The 2018 Very Large Databases (VLDB) conference is in just a few days. Fotis Psallidas will be representing the WuLab at the conference and presenting his research paper. We also are honored to receive a Test-of-Time award! This award is given to the VLDB paper published ten years earlier that has had the most influence since its publication.
This blog post introduces both research projects, and we hope you will read the full papers. If you are attending VLDB, find Fotis in the halls and say hi!
Smoke: Fine-grained Lineage at Interactive Speed
Fotis will present an incredibly fast query engine called Smoke that supports tracking and querying lineage. What I love about this research is that it turns the prevailing expectation about lineage tracking on its head. Contrary to popular belief, Smoke shows that tracking data lineage is not simply query processing overhead that should be avoided. Instead, by tracking and indexing lineage very efficiently, it can be used to speed up future queries quickly enough to power highly interactive applications! Below, I describe the research highlights.
Background: Fine-grained lineage is metadata that tracks the dependency information between input and output records of a query, and has a wide range of applications such as debugging, explanation, auditing, security, and more. In fact, our recent HILDA paper outlines interesting connections between lineage and interactive applications. However, the challenge is that actually tracking lineage for individual records can be incredibly expensive — especially for query engines that are already very fast.
Modern query engines can run SQL analytical queries so quickly that they are often bottlenecked by how fast hardware is able to read and process data. But tracking would require writing a huge number of pointers to track the relationship between each output record and its corresponding input record for each operator in the query. This can easily cripple query performance. On our micro-benchmarks, traditional approaches to track lineage can slow down a single GROUPBY operator by over 250x! In contrast, Smoke reduces the slow down to as low as 0.3x — an >800x reduction.
The main contribution is a set of design principles when creating a query engine to support lineage tracking and querying. These principles include tight integration of lineage tracking logic within the physical query plan using query compilation, very efficient lineage index representations that are essentially integer arrays, and to leverage data structures that are already constructed during query execution to also track and index lineage data — because the best work is work that someone else does!
Exciting Results: One of our exciting results is that Smoke can track and query lineage so quickly that it can be used to power highly interactive use cases such as visualization and data profiling applications. We show howusing Smoke to run these applications can be as fast or faster than state-of-the-art, hand-optimized implementations!
For instance, we implemented the following cross-filter visualization over the US flight delays dataset and compared it to a baseline approach called LAZY, which does not perform any optimization and simply re-runs the relevant SQL queries to re-compute and re-render the views upon each interaction. We also compare with visualization optimization technique based on Data Cubes, which are data structures that precompute interaction results before loading the visualization. BT is running Smoke to generate a backward index from output to input records, while BT+FT uses Smoke to also create a forward index from input to output records. We simulated every possible interaction in the visualization and measured the total amount of time it took the system to respond to each interaction.

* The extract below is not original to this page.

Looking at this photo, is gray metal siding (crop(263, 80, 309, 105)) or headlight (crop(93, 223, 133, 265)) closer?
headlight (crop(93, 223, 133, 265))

The plot on the right shows cumulative time in log scale. LAZY is orders of magnitude slower than all other approaches — 230x slower than Smoke. The purple Data Cube line takes ~100 seconds to precompute the data structure, but then answers each interaction instantaneously. In contrast, it turns out that the backward and forward indexes are far cheaper to create than the data cubes but can be used to derive data cubes on the fly. This is why the BT+FT interaction latency is nearly as fast as state-of-the-art visualization optimization techniques!
WebTables: Exploring the Power of Tables on the Web
We are honored to receive the 10-year Test-of-Time award for WebTables: exploring the power of tables on the web. This research performed the first large-scale study of tabular data on the web, by extracting table-like relations from Google’s 2008 index of the web. We extracted >14 billion HTML tables, and from there, identified >150 million relation-like tables. This was orders of magnitude larger than the biggest corpus of tables in existence at the time!
At one point during the project, the table parsing and extraction pipeline kept crashing due to out-of-memory errors and I couldn’t figure out why. During debugging, the image below kept turning up and I was confused why. It turns out that the image is actually an HTML Table, where each table cell is a pixel. The internet is insane.
The following decade has seen WebTables extended to support other data types, to extract high-quality tables, and to support a rich set of table-search and table-completion applications. WebTables have also been integrated into many Microsoft and Google products and services. A few examples include table-based answers to web search queries, and a synonym API that many websites use to enrich their own search functionalities. We have written a 10-year retrospective that looks back on the progress since 2008.